____ Given data

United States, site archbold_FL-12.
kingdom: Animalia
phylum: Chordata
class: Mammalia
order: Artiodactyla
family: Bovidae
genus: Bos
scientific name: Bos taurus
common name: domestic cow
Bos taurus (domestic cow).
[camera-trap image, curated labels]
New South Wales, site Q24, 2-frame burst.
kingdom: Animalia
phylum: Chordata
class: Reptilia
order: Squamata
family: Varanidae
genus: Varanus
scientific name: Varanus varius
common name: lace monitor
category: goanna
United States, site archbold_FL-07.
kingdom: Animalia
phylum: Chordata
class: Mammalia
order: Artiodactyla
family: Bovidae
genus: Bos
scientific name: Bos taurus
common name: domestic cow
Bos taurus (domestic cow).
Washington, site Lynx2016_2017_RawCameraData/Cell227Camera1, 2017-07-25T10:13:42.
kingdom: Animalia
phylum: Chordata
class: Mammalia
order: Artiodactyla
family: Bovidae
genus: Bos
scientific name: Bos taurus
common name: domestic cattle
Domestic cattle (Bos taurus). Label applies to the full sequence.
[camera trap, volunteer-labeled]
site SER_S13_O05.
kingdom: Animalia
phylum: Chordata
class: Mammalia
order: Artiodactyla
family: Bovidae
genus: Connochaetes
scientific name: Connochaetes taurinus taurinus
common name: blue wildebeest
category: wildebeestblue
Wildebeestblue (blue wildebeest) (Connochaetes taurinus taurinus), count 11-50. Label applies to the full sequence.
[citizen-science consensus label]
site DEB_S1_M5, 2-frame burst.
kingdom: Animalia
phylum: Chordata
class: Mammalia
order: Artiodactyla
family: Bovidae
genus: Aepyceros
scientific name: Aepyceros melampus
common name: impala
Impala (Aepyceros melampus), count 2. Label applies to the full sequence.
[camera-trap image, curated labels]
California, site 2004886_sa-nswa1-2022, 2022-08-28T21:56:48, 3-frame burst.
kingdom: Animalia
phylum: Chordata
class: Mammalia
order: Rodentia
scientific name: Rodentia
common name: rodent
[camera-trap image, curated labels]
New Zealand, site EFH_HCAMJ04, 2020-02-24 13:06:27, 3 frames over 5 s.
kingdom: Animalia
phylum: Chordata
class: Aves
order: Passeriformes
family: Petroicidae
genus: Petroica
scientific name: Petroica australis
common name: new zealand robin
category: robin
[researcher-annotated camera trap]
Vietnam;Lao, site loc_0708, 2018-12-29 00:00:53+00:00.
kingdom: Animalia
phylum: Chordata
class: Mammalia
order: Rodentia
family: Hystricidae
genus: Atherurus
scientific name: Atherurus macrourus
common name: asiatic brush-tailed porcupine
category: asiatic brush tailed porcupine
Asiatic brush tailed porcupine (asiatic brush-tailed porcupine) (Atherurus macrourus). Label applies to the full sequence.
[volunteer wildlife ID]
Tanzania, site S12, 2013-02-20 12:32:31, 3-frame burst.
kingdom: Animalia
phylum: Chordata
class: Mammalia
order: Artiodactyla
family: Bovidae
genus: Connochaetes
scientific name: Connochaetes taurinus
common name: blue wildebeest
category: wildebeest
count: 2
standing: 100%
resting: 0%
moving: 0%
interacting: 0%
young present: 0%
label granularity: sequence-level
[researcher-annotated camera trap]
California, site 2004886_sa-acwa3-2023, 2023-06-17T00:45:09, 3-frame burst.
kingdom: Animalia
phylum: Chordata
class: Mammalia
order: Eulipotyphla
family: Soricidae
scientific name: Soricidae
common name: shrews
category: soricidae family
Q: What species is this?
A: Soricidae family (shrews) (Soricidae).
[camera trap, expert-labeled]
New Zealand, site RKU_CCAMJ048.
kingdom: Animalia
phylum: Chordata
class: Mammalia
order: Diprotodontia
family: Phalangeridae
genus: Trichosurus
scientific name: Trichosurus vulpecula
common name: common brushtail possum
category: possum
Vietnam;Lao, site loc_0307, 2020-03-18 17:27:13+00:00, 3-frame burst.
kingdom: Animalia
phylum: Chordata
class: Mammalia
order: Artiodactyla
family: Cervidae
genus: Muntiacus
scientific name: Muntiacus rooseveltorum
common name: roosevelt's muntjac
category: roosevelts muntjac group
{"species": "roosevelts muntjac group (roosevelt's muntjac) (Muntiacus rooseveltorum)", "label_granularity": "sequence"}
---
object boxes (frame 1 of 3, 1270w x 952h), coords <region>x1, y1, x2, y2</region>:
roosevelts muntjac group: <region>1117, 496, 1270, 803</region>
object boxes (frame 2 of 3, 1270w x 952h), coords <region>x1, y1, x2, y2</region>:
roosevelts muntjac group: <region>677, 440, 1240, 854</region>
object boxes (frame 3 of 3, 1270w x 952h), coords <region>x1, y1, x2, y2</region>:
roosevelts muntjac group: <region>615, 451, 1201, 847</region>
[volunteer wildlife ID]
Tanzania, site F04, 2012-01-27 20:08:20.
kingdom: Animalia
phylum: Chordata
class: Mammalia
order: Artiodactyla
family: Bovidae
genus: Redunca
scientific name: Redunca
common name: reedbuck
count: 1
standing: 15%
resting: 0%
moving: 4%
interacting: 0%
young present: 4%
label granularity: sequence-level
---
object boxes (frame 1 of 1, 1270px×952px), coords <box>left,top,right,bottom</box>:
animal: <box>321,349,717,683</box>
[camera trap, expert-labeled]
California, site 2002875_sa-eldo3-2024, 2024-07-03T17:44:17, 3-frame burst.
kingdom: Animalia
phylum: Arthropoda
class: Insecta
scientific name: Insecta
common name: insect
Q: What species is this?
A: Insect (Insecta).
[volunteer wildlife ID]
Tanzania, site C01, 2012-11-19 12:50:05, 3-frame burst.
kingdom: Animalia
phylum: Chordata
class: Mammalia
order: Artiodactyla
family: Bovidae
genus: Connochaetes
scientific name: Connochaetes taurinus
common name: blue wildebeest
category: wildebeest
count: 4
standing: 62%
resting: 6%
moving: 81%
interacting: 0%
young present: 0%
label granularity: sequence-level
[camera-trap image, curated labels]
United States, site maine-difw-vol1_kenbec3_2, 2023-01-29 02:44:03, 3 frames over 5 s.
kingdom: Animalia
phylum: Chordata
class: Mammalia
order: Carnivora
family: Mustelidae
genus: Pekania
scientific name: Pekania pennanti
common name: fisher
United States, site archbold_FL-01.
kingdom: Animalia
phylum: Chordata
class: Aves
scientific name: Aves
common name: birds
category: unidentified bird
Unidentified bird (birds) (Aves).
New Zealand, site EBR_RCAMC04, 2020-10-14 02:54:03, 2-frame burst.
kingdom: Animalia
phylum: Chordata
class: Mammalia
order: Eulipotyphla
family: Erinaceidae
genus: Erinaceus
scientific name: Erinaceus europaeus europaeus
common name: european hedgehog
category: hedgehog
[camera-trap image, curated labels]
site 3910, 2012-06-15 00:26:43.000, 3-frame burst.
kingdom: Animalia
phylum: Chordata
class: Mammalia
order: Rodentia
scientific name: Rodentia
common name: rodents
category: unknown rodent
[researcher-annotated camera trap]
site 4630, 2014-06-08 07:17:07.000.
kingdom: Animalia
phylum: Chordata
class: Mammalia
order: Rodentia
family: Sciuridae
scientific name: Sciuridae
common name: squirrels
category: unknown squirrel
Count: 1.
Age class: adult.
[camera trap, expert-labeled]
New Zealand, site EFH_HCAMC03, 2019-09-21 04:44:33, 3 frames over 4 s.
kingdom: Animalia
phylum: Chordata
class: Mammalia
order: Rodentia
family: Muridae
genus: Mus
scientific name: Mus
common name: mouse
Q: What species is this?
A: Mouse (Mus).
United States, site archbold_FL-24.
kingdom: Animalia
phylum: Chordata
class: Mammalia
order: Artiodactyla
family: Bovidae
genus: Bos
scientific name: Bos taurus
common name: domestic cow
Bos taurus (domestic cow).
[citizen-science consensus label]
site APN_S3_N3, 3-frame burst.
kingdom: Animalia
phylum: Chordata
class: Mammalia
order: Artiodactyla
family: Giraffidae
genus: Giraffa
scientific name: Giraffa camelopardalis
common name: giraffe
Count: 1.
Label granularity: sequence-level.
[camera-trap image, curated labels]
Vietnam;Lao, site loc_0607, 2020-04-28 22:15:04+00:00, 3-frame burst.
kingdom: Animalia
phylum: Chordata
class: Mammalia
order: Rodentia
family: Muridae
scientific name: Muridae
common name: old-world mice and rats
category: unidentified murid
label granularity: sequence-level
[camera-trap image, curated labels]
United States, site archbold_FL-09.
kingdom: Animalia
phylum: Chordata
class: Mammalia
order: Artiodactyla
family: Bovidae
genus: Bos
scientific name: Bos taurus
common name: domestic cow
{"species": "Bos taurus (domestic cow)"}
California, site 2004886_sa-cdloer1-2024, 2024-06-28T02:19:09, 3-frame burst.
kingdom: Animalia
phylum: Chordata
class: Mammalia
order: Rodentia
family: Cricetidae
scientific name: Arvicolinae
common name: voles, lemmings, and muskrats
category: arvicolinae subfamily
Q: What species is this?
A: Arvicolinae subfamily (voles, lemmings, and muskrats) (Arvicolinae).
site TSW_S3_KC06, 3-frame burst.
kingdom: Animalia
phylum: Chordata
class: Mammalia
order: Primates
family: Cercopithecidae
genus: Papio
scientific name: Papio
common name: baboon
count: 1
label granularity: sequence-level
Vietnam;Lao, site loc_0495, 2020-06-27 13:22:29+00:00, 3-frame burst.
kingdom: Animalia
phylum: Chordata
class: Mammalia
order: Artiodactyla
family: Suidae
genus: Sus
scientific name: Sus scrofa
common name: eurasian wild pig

________

- _The problem_
Return nothing but the lines from the top of the records above through the line that has "scientific name: Connochaetes taurinus taurinus". Keep each one exact.

- _Answer to the problem_
United States, site archbold_FL-12.
kingdom: Animalia
phylum: Chordata
class: Mammalia
order: Artiodactyla
family: Bovidae
genus: Bos
scientific name: Bos taurus
common name: domestic cow
Bos taurus (domestic cow).
[camera-trap image, curated labels]
New South Wales, site Q24, 2-frame burst.
kingdom: Animalia
phylum: Chordata
class: Reptilia
order: Squamata
family: Varanidae
genus: Varanus
scientific name: Varanus varius
common name: lace monitor
category: goanna
United States, site archbold_FL-07.
kingdom: Animalia
phylum: Chordata
class: Mammalia
order: Artiodactyla
family: Bovidae
genus: Bos
scientific name: Bos taurus
common name: domestic cow
Bos taurus (domestic cow).
Washington, site Lynx2016_2017_RawCameraData/Cell227Camera1, 2017-07-25T10:13:42.
kingdom: Animalia
phylum: Chordata
class: Mammalia
order: Artiodactyla
family: Bovidae
genus: Bos
scientific name: Bos taurus
common name: domestic cattle
Domestic cattle (Bos taurus). Label applies to the full sequence.
[camera trap, volunteer-labeled]
site SER_S13_O05.
kingdom: Animalia
phylum: Chordata
class: Mammalia
order: Artiodactyla
family: Bovidae
genus: Connochaetes
scientific name: Connochaetes taurinus taurinus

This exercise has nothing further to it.